**Selected extract**
Nobody dreams of a blue Christmas, but the blues are exactly what some people get at this time of year. It's not easy helping people cheer up, but caring friends and family can do a lot to help a loved one who is depressed.
Dave*, a stay-at-home dad in Toronto, says his wife, Charlene*, becomes less of her normal lively self at this time of year. She becomes more subdued and doesn't react to many of the seasonal celebrations going on around her. She'll pick at her favourite foods, for example, or shrug indifferently when close friends she hasn't seen in a while are due to come over.
While Charlene, a medical doctor, doesn't suffer full-blown depression, she still needs support and sympathy from those around her, says Dave, a trained psychologist. Dave steps in when he sees her grow quiet and hears her frequent sighs, indicating her Christmas-season blahs. He talks to her to find out if there is something specific bothering her.
Unrequited holiday expectations
"For Charlene, it's more a case of expectations not being met," says Dave. Instead of presenting the perfect family on their best behaviour, the kids start acting up because they're excited, and everyone's on edge because Grandma's grumpy after a long trip. Then there's the expectation that people will like their gifts, and the big disappointment when it's clear they don't.
Dave reminds her that things never run perfectly and encourages her to accept what happens in context. If the vegetables are overcooked, it's not the end of the world; if the kids are excitable, that's normal; and if the gifts aren't exactly right, remember that Christmas is about the act of being generous rather than about specific material items.

**Complete the following**
A - In the final paragraph of the holiday blues article, list each mishap Dave tells Charlene to take in stride.
B - According to the holiday blues article, what is Charlene's occupation?
C - Write the next paragraph of the holiday blues article, starting after its last sentence.
The entries that follow the holiday blues article are not needed for any of this.

**Stored data**
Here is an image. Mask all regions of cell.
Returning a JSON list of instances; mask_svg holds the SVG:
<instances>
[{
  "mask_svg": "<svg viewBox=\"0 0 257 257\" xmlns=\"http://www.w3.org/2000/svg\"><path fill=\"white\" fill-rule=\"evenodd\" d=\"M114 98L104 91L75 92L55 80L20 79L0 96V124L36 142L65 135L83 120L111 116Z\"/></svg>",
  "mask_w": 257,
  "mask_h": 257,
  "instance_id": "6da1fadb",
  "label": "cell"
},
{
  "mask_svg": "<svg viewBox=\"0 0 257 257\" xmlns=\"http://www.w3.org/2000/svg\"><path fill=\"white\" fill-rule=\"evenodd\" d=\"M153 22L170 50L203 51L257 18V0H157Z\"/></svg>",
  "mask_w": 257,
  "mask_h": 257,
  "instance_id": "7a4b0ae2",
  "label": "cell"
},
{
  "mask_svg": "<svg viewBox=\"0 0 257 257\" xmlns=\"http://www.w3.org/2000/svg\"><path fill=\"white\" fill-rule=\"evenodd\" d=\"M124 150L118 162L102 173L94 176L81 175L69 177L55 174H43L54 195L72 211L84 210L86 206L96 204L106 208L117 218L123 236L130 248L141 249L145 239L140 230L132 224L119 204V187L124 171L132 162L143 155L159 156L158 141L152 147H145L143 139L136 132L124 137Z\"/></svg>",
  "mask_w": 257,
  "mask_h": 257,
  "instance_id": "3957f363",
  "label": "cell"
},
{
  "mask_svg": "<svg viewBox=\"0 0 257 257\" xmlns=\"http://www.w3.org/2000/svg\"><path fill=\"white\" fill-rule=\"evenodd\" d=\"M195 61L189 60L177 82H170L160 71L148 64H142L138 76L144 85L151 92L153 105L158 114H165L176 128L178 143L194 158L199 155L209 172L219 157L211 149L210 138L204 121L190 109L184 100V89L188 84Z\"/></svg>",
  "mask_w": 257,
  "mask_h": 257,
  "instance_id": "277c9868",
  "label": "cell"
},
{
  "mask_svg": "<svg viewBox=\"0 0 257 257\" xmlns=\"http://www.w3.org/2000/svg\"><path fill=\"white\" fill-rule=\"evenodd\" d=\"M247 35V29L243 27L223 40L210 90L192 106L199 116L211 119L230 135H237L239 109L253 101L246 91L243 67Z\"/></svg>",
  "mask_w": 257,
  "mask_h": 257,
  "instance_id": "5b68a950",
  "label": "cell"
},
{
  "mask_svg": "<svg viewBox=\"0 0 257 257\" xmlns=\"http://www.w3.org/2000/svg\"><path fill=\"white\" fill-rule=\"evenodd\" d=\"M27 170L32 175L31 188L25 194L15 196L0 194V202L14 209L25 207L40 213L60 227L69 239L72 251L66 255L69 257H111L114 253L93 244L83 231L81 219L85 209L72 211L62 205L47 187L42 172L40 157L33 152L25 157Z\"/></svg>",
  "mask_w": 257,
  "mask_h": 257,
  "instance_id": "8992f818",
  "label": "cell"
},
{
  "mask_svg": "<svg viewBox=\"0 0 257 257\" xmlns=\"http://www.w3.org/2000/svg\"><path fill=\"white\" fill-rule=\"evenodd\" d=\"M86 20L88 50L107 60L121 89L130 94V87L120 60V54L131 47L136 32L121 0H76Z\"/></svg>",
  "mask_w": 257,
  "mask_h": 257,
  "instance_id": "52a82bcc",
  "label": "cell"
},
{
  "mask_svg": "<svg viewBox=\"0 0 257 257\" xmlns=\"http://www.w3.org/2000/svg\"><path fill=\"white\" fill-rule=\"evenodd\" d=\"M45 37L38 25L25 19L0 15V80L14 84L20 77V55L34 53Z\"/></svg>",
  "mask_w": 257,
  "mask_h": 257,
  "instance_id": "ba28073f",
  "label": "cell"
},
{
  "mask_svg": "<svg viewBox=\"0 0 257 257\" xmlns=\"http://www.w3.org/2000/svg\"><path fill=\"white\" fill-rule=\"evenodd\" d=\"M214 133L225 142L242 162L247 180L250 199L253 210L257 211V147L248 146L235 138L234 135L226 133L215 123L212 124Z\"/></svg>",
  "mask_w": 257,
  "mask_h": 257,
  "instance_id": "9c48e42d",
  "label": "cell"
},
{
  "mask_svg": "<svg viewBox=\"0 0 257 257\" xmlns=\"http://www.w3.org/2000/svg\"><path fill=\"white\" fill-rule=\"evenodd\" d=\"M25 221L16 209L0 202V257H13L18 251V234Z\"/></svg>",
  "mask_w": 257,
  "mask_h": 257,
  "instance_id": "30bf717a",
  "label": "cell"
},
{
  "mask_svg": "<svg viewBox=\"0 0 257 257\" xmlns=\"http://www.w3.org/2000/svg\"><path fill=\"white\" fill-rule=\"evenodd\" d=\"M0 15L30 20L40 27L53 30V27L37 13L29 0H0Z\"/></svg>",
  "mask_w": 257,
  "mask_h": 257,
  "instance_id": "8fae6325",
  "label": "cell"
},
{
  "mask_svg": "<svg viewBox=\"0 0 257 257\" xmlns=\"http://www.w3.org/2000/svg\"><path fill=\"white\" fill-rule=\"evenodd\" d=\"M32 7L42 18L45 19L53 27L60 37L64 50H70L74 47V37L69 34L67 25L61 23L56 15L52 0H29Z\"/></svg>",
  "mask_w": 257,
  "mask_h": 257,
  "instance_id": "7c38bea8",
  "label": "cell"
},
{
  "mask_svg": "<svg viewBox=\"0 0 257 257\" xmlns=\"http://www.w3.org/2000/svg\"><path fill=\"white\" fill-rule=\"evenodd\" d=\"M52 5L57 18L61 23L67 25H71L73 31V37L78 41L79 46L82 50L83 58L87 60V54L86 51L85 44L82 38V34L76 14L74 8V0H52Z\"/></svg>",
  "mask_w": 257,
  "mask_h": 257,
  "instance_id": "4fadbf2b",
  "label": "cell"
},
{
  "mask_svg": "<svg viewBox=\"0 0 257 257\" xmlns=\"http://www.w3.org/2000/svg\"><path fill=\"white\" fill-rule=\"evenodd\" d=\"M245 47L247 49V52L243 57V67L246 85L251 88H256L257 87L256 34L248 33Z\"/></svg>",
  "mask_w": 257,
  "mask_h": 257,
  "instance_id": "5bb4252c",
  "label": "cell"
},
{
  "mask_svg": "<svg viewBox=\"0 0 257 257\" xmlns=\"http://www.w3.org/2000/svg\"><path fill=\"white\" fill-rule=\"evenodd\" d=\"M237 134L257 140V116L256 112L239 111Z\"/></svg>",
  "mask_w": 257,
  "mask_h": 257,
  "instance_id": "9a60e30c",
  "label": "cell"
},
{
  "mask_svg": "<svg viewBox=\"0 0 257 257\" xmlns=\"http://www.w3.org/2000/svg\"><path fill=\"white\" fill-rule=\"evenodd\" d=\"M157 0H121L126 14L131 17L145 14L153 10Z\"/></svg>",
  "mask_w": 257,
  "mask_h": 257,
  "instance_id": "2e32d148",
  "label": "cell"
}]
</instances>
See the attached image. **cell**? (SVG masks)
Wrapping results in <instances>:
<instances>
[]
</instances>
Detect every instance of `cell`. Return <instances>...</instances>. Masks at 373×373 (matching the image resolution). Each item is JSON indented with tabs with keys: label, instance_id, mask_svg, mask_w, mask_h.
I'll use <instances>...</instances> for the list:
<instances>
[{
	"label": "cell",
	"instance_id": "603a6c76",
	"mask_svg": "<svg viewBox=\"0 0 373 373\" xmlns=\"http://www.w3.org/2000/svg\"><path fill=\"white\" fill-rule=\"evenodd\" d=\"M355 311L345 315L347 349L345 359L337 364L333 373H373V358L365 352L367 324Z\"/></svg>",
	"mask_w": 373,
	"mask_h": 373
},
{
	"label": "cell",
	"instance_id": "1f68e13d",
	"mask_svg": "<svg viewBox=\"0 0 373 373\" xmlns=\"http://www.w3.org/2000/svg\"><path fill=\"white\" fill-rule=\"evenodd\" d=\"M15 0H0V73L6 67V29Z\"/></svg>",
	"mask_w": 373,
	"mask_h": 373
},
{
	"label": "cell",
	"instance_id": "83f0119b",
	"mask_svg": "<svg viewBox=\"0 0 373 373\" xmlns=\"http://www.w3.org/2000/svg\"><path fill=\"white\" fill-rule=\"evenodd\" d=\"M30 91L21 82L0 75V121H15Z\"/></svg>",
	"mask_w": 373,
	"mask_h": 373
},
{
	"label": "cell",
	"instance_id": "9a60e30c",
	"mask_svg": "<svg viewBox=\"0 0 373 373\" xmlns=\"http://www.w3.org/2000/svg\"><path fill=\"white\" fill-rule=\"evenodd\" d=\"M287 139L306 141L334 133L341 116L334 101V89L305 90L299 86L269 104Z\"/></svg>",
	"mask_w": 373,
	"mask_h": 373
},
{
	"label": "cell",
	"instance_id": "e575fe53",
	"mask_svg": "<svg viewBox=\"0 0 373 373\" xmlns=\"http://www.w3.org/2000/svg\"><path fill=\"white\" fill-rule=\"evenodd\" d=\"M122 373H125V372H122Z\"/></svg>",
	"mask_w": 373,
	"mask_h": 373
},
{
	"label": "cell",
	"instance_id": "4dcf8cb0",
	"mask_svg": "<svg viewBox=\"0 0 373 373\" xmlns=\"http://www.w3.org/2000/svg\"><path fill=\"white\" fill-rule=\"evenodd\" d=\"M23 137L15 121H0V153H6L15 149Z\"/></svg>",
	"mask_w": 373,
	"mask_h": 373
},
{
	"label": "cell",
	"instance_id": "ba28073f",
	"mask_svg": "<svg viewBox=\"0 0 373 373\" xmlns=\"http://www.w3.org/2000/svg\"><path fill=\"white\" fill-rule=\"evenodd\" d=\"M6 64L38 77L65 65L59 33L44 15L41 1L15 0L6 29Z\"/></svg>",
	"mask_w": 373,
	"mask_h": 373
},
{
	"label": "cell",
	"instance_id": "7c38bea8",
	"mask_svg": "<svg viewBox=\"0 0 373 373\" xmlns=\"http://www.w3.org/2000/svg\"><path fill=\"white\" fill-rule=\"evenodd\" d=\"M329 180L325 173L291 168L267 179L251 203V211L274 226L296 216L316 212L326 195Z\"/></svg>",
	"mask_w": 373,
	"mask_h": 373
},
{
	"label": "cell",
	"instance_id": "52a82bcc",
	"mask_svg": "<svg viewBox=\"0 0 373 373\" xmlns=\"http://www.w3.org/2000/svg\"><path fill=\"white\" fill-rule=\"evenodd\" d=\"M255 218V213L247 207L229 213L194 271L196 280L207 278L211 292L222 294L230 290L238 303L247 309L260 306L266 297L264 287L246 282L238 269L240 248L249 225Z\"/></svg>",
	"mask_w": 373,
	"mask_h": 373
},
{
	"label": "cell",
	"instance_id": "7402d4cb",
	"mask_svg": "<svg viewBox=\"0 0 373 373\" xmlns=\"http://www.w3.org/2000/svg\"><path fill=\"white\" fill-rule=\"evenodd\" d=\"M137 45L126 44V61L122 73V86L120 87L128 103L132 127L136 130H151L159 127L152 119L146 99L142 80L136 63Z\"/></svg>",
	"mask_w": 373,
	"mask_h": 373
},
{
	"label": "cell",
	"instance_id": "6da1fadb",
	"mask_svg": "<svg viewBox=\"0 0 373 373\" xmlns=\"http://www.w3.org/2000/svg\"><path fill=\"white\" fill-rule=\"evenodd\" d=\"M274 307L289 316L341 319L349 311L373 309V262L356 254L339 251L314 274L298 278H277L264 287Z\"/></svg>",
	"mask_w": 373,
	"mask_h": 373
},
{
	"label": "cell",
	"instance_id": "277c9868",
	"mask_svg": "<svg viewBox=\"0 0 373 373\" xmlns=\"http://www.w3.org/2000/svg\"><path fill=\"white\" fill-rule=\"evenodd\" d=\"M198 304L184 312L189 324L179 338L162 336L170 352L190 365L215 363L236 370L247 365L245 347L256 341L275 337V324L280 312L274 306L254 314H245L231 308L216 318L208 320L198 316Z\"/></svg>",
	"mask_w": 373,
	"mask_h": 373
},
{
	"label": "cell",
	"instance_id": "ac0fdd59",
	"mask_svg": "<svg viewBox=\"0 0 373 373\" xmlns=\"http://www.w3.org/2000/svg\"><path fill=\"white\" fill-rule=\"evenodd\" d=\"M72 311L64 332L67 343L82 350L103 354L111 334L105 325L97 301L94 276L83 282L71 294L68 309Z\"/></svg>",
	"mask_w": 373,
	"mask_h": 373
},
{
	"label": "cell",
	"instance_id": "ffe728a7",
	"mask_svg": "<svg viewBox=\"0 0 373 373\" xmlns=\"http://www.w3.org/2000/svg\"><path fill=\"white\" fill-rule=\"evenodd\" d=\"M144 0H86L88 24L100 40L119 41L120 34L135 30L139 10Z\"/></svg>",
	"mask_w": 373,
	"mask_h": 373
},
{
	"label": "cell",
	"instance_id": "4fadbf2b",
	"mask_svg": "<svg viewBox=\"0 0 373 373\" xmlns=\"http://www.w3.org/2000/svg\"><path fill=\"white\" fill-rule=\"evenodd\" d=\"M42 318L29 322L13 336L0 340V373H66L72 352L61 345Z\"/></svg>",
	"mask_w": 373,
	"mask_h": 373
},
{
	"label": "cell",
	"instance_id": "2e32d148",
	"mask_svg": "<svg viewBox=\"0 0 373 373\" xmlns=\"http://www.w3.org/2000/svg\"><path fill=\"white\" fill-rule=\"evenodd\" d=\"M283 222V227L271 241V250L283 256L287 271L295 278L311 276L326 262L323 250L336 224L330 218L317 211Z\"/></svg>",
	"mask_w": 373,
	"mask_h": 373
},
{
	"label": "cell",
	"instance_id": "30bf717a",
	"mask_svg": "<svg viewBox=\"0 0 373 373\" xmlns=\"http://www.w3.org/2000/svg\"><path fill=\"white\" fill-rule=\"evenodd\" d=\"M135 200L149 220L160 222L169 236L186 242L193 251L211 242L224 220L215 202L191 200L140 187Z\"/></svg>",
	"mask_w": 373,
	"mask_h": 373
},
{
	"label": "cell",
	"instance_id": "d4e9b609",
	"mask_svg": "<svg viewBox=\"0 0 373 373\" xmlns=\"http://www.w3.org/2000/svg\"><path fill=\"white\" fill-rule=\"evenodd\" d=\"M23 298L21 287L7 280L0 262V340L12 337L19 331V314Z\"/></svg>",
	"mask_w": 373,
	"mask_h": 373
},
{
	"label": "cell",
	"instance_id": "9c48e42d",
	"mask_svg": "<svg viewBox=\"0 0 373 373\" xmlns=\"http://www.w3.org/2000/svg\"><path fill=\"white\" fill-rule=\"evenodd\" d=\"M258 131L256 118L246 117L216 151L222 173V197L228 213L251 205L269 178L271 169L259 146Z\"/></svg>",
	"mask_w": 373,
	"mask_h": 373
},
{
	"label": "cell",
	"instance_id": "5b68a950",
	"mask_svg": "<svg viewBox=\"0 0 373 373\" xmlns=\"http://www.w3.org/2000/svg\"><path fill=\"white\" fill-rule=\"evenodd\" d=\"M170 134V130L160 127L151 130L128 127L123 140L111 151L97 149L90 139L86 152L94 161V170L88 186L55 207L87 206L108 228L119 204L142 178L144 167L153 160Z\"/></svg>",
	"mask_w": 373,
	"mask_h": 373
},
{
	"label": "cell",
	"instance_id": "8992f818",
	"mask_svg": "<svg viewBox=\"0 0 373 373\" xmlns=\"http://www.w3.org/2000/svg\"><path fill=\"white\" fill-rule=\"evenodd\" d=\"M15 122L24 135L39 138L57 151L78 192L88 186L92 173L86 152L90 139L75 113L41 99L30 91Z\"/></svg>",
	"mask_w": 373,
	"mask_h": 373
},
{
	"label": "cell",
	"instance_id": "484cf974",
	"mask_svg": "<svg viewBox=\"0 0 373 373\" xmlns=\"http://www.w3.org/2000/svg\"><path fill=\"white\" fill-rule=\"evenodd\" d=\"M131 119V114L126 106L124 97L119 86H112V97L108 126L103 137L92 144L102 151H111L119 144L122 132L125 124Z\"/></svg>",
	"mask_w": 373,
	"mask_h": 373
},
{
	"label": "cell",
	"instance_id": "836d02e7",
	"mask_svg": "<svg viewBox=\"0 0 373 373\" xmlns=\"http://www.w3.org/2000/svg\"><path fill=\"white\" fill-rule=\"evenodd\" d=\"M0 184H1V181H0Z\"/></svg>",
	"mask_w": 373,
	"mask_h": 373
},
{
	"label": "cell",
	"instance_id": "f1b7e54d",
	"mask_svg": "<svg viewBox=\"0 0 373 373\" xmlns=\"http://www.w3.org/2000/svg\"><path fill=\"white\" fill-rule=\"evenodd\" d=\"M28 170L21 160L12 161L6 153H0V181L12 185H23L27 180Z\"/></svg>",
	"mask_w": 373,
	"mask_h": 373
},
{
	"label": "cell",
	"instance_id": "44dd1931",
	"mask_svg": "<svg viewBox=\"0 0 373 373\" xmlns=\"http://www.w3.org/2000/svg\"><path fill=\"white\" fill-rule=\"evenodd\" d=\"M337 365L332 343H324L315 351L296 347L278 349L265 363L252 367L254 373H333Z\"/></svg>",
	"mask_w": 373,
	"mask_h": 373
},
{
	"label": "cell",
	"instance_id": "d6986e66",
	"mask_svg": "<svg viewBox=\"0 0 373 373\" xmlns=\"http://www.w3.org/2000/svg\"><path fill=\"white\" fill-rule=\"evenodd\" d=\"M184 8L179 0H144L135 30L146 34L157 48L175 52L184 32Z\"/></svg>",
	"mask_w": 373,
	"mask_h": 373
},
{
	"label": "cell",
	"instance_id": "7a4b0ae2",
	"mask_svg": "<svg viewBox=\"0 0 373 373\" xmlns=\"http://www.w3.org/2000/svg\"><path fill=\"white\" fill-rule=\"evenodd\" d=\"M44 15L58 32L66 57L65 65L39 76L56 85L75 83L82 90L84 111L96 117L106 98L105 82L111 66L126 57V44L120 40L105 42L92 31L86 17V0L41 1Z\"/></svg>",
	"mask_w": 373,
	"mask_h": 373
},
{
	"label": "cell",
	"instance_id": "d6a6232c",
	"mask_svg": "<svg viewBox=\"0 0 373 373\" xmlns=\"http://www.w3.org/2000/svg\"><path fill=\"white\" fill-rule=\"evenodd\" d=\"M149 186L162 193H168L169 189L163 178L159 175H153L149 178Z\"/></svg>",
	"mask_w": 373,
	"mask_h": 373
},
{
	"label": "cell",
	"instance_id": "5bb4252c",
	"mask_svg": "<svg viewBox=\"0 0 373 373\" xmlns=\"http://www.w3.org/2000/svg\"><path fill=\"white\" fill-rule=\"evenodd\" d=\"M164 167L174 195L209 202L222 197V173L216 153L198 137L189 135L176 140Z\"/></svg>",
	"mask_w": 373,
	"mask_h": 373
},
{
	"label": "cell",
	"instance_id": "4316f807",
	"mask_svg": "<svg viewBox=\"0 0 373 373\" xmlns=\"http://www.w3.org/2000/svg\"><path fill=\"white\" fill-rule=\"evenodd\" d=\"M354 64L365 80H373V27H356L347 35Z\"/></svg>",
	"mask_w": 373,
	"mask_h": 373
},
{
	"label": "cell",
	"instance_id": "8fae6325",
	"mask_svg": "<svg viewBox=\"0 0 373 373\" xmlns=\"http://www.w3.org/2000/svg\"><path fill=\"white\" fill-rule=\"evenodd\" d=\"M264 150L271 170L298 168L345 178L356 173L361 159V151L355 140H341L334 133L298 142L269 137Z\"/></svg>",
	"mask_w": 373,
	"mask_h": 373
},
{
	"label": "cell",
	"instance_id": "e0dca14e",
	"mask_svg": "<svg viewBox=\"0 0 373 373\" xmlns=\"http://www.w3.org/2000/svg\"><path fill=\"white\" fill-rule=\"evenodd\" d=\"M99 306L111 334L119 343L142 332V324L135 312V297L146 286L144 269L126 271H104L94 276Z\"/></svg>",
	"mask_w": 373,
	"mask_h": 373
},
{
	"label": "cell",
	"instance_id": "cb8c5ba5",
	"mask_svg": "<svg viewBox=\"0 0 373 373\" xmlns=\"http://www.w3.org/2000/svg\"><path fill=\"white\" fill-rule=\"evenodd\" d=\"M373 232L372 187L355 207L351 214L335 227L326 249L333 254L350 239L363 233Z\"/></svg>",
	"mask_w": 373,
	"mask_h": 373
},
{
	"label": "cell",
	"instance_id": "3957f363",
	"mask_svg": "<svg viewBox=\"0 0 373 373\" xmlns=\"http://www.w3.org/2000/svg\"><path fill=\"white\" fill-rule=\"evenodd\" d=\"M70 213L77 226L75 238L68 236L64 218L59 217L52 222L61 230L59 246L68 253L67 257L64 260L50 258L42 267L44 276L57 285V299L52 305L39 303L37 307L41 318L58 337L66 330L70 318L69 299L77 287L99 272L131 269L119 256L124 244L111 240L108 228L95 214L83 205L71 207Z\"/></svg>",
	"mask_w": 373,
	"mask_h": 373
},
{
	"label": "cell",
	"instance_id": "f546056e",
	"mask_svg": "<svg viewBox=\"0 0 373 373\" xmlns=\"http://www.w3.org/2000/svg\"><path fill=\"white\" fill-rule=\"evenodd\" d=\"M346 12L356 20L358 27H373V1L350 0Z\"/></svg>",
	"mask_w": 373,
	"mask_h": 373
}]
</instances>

**Results of the tasks**
A - Overcooked vegetables; excitable kids; gifts that aren't exactly right.

B - She is a medical doctor.

C -
Talk it out
Talking about the things that cause her stress and finding ways to reduce them helps. Support and sympathy are key in helping her cheer up, he says.
Pam*, a freelance writer in Toronto, sometimes gets hit with a more severe type of depression right about now -- perhaps as a reminder of an incident that happened several seasons ago. Meeting 40 or so relatives of her new husband on Christmas Day five years ago was too much for Pam, who was used to small, quiet gatherings with a family that is more of formal British stock. Her husband's family is Italian, and getting used to a group that, to her, was much more excitable added to her stress. Without telling anyone, she quietly grabbed her coat, left the house and went for a long walk.
"I didn't know where she was, but I covered for her," says her husband, Paolo*, a chef. Pam has a history of depression, and while it's usually under control, once in a while it surfaces. But having a supportive, understanding spouse makes a huge difference in helping her recover from bouts, which can last for weeks at a time. Sometimes Christmas is great; other years it's a tough haul, and the couple never knows ahead of time which it's going to be.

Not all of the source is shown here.